Sözleşmelerden Çıkmak İnsan Haklarına Olan Güvenilirliği Azaltır
Sözleşmeden çıkılmasının temel insan haklarına saldırı olduğunu belirten Gülbahar “Sözleşmeler, Birleşmiş Milletler Viyana Sözleşmeler Hukuku Anlaşması’nda olduğu gibi özel olarak korunurlar. Korunmaları gerekiyor. Bu bir dünya sistemi. Birtakım ülkeler hükûmet ya da cumhurbaşkanı değiştiğinde bu sözleşmelere girip çıkmaya başladığı zaman uluslararası insan hakları sisteminin güvenilirliği kalmaz ve çökmesine neden olur. İstanbul Sözleşmesi temel yaşam haklarıyla ilgili bir sözleşmedir.” ifadelerini kullandı.
Daha Kötüsü İstenmeyen Bir Anlaşmaya Taraf Olabiliriz
Gülbahar, Cumhurbaşkanı’nın İstanbul Sözleşmesi’nden çıkma kararı almasının diğer sözleşmelere iyi bir örnek olmadığını belirtti. Gülbahar “Bizi Avrupa İnsan Hakları Sözleşmesi dahil olmak üzere bütün sözleşmelerden çıkarabilir. Daha kötüsü hiç istemediğimiz sözleşmelere taraf edebilir. Uluslararası sözleşmelerden kopma adımı olabilir.” diyerek gelecekte alınacak kararların insan haklarına zarar verebileceğine vurgu yaptı.
Toplumsal hayatta adaleti ve eşitliği sağlamak için çalıştıklarını söyleyen Hülya Gülbahar, bu konuda çok emek verdiklerini ifade etti. Gülbahar “İstanbul Sözleşmesi’nin taslakları yazılırken sürecin içerisindeydik.
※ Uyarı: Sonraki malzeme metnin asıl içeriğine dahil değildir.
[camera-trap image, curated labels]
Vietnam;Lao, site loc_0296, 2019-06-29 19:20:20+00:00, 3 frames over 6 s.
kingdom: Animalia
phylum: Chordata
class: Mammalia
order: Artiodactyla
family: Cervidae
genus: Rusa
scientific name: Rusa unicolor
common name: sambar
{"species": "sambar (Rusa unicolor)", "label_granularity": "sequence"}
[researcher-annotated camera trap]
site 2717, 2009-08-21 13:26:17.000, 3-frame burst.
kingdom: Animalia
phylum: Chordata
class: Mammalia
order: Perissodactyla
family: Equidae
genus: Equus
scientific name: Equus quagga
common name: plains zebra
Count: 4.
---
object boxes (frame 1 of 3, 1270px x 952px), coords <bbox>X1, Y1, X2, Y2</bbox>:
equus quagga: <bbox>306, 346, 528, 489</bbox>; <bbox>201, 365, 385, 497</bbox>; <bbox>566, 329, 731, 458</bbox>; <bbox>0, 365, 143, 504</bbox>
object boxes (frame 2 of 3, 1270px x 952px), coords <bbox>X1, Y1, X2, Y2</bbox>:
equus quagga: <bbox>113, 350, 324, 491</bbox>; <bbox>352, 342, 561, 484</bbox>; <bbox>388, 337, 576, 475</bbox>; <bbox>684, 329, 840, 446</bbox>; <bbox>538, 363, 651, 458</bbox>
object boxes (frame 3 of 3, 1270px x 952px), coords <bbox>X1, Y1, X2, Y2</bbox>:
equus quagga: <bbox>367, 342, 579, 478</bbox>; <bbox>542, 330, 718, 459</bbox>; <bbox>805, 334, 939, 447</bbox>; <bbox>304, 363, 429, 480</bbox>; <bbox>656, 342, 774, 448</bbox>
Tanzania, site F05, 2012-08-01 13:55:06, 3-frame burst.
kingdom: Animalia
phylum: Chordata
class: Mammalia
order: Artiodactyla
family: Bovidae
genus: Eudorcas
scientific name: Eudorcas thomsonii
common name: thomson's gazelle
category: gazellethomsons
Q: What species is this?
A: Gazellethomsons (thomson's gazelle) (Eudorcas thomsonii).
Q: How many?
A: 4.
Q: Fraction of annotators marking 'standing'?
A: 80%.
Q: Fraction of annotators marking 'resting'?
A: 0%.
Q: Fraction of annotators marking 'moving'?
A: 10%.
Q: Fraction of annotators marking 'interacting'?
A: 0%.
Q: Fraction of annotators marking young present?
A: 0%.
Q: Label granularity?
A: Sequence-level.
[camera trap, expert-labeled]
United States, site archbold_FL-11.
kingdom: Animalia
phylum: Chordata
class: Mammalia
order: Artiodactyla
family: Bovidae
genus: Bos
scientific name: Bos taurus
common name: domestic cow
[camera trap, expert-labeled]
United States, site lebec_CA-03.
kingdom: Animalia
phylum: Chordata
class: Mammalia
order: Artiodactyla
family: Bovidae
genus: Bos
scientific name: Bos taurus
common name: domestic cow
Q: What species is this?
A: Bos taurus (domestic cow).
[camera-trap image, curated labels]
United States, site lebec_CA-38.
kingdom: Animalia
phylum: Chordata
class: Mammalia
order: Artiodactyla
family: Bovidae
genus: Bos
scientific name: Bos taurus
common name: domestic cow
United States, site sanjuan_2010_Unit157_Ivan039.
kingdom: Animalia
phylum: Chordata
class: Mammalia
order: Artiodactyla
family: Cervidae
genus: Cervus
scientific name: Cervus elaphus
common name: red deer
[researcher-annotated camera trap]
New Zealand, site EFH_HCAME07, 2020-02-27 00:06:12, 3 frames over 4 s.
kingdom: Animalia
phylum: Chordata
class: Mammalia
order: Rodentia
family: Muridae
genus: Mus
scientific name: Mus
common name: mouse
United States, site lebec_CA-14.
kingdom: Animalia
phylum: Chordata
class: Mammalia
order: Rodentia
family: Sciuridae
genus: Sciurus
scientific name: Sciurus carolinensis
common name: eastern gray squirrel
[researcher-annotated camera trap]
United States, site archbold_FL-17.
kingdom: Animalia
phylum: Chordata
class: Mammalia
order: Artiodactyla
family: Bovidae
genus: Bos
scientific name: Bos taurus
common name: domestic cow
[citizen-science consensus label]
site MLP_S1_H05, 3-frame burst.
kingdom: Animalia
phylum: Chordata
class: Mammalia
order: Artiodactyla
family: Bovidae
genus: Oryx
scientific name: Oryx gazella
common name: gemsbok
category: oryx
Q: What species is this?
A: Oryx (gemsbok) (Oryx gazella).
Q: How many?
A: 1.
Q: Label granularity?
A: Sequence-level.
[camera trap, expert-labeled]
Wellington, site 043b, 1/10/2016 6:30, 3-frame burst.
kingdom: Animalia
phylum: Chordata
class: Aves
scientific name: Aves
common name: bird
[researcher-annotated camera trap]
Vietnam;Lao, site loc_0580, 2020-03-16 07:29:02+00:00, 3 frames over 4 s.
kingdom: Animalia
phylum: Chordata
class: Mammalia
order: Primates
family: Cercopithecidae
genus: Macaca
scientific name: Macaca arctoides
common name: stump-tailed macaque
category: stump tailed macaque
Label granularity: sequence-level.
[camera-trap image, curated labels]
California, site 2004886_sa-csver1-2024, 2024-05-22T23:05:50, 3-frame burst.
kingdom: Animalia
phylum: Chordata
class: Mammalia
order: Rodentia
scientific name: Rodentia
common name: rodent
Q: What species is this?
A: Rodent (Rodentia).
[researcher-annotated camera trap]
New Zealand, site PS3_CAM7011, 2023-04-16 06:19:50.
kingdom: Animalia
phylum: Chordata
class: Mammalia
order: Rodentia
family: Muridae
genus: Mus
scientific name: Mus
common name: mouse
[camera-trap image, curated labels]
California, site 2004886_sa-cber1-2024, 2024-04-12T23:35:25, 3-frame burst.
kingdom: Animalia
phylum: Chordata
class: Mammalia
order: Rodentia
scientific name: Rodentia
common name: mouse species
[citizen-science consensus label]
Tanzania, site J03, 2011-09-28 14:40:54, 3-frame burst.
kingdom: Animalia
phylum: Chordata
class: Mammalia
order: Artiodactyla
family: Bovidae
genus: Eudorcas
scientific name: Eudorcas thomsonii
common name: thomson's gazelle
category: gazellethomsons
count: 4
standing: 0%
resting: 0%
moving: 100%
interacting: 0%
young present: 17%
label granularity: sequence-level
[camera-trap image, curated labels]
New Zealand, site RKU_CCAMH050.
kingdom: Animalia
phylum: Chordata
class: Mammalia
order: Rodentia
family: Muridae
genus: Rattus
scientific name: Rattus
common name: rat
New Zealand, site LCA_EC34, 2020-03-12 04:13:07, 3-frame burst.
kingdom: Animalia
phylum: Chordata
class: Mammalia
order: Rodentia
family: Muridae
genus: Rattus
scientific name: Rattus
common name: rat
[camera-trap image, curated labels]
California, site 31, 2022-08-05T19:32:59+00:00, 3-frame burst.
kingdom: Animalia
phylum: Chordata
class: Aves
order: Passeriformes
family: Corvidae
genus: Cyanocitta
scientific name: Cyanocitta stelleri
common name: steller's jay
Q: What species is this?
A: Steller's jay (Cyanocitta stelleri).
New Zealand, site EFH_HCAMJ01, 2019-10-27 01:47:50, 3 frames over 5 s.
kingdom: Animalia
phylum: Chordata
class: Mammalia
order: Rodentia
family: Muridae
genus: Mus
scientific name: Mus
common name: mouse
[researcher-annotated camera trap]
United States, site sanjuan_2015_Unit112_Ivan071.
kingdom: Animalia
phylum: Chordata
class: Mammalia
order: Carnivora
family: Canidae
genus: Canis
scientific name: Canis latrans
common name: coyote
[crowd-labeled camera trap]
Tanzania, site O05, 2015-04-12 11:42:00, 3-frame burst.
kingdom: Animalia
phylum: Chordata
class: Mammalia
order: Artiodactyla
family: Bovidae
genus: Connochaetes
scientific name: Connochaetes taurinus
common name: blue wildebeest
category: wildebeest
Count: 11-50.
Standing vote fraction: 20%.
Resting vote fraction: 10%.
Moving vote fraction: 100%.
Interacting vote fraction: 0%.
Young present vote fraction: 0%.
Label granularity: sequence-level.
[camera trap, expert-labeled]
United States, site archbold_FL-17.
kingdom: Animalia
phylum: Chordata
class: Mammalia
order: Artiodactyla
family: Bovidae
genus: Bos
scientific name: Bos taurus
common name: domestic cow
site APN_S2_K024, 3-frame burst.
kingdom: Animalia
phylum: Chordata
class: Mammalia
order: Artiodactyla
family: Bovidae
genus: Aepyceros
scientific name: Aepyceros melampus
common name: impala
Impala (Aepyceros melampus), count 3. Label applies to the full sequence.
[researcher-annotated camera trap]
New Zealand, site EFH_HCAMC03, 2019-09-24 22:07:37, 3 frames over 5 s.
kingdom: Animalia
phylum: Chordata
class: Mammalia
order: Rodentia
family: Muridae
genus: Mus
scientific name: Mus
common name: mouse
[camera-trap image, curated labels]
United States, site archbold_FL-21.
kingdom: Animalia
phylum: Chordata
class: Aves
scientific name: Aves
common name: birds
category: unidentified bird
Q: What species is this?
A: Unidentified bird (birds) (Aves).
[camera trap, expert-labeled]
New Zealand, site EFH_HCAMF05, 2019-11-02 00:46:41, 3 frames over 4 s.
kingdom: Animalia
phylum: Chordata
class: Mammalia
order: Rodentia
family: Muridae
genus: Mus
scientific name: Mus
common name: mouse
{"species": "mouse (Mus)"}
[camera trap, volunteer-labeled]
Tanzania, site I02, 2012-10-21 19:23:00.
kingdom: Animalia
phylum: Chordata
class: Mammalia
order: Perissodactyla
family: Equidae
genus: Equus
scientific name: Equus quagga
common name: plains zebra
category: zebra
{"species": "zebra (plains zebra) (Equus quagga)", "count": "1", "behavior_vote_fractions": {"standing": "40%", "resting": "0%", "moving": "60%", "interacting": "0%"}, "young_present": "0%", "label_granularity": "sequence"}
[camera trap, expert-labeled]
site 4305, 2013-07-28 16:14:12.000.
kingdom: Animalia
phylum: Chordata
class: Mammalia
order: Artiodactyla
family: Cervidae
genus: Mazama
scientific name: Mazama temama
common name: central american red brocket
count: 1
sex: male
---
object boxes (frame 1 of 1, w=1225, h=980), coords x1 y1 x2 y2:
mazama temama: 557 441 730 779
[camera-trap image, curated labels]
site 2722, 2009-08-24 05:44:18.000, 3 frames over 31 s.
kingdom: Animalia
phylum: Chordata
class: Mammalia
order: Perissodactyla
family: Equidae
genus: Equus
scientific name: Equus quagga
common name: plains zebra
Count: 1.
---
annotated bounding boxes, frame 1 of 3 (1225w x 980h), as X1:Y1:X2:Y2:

Kadın hareketi olarak bundan sonra da Avrupa Konseyi nezdinde girişimlerde bulunmaya devam edeceğiz. Bu mücadele içerisinde Avrupa Konseyi’nde yer alan erkekler de var.” diyerek sözleşmenin yürürlükte kalması için ellerinden gelen mücadeleyi vereceklerini belirtti.
Anayasa’da Yazan Maddeler Uygulanmak Zorunda
Av. Gülbahar, kadın haklarıyla ilgili Anayasa’da yazan her maddenin devlet tarafından uygulanmak zorunda olduğunu belirtti. “Anayasa’nın 10-11-41. maddeleri olduğu sürece İstanbul Sözleşmesi’nde yazan her kelimeyi devlet uygulamak zorunda. Uygulamadığı takdirde sorumlu olur. Anayasa’nın bütün bu maddeleri yürürlükte. 6284 Sayılı Kanun yürürlükte. Belediyeler Kanunu’nda büyükşehir belediyelerine ve nüfusu 100 bini aşan belediyelere sığınma evi açması gerektiğini söylüyor. 2004 yılında İstanbul Sözleşmesi’nden önce çıkarılan bir kanun. Tüm bu kanunların kaldırılması mümkün olabilir mi?” diyerek kanunlarla uluslararası sözleşmelerin bir bütün olduğunun altını çizdi.